— start of Source text —

Over the last decade and as consumers have more recently sought deals, Dollarama’s food merchandise has expanded to include bread and pantry staples like cereal, rice and pasta sold at prices on par or below supermarkets.

However, the competition in the discount segment of the market Dollarama operates in intensified recently when the country’s biggest grocery chain began piloting a new ultra-discount store.

The No Name stores being tested by Loblaw Cos. Ltd. in Windsor, St. Catharines and Brockville, Ont., are billed as 20 per cent cheaper than discount retail competitors including No Frills. The grocery giant is able to offer such cost savings by relying on a smaller store footprint, fewer chilled products and a hearty range of No Name merchandise.

Though Rossy brushed off notions that his company is a supermarket challenger, grocers aren’t off his radar.

“All retailers in Canada are realistic about the fact that everyone is everyone’s competition on any given item or category,” he said.

— end of Source text —
— start of Data provided —

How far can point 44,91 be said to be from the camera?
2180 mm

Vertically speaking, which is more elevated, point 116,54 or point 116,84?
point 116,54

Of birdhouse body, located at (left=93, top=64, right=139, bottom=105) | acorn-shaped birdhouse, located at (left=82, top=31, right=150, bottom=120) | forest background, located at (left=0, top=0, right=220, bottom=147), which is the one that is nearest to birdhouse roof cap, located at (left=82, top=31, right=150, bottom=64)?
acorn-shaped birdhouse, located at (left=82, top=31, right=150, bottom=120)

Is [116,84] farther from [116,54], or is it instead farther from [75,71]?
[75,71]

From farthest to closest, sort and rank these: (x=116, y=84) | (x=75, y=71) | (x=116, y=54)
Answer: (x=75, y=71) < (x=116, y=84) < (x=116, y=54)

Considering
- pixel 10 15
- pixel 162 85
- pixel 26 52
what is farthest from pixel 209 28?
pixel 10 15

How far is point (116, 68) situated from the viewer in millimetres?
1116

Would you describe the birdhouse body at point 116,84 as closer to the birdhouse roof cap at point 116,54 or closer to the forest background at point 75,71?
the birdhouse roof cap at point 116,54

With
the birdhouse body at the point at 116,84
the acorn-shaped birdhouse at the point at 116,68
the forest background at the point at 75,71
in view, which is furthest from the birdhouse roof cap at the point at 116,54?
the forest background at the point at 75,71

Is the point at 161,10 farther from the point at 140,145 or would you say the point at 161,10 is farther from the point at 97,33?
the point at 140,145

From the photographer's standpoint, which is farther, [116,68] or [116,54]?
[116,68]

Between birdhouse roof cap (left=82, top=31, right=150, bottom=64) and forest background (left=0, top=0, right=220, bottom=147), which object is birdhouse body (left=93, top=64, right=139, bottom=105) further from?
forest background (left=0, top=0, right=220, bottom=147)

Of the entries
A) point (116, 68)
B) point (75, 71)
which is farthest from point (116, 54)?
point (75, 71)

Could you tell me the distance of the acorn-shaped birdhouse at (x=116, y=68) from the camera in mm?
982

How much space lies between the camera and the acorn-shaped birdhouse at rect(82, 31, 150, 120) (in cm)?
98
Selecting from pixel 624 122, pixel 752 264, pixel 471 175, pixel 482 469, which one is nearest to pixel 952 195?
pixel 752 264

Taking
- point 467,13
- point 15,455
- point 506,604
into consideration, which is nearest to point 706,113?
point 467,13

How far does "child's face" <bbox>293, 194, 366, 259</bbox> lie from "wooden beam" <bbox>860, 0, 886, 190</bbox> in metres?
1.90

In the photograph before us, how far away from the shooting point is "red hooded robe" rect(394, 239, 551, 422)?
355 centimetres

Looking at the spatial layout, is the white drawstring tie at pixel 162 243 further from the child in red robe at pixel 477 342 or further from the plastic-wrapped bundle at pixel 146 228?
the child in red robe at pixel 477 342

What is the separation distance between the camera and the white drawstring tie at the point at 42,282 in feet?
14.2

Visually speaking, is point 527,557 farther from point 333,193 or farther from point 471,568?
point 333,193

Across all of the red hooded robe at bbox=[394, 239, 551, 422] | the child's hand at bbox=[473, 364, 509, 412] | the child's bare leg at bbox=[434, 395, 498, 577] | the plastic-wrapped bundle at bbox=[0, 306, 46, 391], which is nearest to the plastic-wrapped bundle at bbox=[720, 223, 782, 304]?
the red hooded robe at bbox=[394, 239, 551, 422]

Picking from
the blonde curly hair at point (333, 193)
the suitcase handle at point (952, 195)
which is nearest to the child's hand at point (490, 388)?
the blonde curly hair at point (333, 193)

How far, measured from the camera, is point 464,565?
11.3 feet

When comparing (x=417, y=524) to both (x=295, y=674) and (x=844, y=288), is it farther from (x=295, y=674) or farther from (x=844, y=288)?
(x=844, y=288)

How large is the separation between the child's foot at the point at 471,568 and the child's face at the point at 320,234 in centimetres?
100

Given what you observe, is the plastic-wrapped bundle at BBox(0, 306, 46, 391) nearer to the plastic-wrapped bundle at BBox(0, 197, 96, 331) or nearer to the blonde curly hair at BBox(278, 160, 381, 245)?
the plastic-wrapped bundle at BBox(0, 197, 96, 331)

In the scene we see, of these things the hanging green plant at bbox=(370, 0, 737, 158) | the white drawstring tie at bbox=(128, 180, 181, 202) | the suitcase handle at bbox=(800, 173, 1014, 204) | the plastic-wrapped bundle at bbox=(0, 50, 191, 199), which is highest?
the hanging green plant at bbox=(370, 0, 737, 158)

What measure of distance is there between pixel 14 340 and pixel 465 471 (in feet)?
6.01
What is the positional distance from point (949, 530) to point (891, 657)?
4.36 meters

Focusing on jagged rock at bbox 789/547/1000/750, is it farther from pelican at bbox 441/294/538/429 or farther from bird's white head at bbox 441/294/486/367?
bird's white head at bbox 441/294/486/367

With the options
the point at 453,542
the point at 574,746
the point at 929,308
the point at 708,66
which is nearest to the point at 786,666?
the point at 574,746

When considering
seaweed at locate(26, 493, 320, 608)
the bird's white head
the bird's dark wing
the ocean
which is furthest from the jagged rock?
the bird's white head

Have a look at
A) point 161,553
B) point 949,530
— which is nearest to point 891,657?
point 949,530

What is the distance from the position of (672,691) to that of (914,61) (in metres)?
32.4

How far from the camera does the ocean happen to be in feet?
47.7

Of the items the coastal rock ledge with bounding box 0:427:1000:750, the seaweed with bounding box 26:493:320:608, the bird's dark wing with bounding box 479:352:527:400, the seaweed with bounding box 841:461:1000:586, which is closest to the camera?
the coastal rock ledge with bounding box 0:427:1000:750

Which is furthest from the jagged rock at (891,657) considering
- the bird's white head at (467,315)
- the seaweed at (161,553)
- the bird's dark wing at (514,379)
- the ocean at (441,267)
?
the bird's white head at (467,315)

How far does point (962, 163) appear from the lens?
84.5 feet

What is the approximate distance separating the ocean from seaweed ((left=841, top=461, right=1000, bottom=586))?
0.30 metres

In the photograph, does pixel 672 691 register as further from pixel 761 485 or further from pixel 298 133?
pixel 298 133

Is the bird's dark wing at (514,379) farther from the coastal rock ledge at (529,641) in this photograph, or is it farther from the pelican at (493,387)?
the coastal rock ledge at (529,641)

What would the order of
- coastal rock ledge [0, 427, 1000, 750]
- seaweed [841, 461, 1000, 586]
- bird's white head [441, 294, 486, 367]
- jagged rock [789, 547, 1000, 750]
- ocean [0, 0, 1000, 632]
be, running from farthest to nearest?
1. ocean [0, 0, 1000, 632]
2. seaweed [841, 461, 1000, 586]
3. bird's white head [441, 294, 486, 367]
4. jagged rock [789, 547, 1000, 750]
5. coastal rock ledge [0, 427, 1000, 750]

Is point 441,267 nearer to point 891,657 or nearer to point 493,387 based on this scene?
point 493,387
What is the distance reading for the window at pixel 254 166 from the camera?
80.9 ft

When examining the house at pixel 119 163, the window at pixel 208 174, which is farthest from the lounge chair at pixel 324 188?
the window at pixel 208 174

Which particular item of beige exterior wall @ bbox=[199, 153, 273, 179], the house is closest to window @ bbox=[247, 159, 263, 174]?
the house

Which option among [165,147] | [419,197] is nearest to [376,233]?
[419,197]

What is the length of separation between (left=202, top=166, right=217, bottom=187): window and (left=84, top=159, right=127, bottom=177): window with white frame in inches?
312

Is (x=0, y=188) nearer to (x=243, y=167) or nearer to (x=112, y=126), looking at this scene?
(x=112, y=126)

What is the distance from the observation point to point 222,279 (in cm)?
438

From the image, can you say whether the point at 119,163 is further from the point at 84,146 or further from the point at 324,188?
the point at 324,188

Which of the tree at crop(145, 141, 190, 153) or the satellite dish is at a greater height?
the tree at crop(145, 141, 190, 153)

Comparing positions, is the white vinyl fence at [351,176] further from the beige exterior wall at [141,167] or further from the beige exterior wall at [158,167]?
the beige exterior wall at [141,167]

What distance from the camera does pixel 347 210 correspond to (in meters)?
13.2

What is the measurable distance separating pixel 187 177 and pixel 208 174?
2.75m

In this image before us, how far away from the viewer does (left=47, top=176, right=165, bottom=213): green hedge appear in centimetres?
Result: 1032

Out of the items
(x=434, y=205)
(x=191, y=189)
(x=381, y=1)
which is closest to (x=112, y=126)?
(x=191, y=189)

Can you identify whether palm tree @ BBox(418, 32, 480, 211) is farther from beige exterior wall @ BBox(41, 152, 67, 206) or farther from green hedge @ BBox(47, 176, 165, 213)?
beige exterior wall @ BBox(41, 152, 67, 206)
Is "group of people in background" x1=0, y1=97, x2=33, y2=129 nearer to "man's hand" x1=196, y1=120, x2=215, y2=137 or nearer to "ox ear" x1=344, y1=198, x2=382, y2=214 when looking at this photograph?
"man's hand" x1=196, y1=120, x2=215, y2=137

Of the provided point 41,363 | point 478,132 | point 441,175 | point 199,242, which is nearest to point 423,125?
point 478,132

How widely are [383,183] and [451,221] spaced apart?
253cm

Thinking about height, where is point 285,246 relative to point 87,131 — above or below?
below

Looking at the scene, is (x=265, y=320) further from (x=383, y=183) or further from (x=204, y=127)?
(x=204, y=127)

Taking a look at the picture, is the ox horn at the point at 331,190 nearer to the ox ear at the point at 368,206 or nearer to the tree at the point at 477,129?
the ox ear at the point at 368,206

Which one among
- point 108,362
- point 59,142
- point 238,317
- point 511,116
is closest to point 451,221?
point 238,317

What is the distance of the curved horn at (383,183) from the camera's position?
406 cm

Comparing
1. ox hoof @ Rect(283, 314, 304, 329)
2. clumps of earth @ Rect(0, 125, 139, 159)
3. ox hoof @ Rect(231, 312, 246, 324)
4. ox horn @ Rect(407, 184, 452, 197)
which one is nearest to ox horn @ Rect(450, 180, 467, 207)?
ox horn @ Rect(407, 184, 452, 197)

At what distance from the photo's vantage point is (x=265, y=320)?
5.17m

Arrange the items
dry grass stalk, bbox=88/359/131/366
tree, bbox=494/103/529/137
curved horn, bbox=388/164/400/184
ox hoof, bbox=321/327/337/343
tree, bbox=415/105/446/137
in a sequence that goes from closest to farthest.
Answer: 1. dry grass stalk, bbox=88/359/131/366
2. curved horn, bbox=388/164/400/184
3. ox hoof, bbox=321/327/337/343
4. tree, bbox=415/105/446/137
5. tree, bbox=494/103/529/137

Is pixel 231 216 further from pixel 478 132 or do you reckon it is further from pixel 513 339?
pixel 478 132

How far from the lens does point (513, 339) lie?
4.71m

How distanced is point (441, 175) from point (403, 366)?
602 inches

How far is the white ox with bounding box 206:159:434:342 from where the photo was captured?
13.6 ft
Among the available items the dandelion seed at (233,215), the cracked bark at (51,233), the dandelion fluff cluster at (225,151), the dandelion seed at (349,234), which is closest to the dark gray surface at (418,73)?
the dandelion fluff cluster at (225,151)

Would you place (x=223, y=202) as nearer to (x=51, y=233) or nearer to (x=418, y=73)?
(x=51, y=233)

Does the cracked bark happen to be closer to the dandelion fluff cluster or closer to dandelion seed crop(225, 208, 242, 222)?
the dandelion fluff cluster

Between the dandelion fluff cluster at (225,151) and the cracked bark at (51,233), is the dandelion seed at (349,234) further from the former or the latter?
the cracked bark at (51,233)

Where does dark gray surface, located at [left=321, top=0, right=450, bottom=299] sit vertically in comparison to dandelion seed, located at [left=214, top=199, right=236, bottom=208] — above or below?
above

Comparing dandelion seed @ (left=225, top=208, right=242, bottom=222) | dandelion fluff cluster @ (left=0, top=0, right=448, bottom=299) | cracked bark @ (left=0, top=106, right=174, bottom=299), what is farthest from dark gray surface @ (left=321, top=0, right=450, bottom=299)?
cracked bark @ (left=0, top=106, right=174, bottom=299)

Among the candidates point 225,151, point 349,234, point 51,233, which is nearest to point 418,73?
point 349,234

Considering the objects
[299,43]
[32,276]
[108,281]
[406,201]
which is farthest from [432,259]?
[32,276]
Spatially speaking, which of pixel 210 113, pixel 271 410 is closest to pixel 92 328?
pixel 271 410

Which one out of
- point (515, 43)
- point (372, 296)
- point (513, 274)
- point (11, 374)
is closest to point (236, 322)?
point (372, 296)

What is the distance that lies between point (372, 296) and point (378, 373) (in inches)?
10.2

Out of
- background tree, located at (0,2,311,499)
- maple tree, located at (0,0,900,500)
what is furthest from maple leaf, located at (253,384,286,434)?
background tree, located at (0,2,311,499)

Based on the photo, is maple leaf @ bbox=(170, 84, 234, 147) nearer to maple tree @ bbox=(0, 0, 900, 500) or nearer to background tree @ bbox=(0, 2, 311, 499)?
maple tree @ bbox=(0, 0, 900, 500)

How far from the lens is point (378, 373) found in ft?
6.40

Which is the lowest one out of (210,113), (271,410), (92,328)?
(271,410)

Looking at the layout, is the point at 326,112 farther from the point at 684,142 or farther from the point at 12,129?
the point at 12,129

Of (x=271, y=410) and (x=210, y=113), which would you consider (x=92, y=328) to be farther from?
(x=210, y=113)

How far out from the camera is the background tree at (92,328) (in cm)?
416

— end of Data provided —

• _What you will do_
• a. From the Dollarama article, return the passage between "Over the last" and "or below supermarkets.", inclusive.
• b. According to the Dollarama article, how much cheaper are the No Name stores being tested by Loblaw billed as being?

• _Answers in order_
• a.
Over the last decade and as consumers have more recently sought deals, Dollarama’s food merchandise has expanded to include bread and pantry staples like cereal, rice and pasta sold at prices on par or below supermarkets.

• b. They are billed as 20 percent cheaper than discount retail competitors, including No Frills.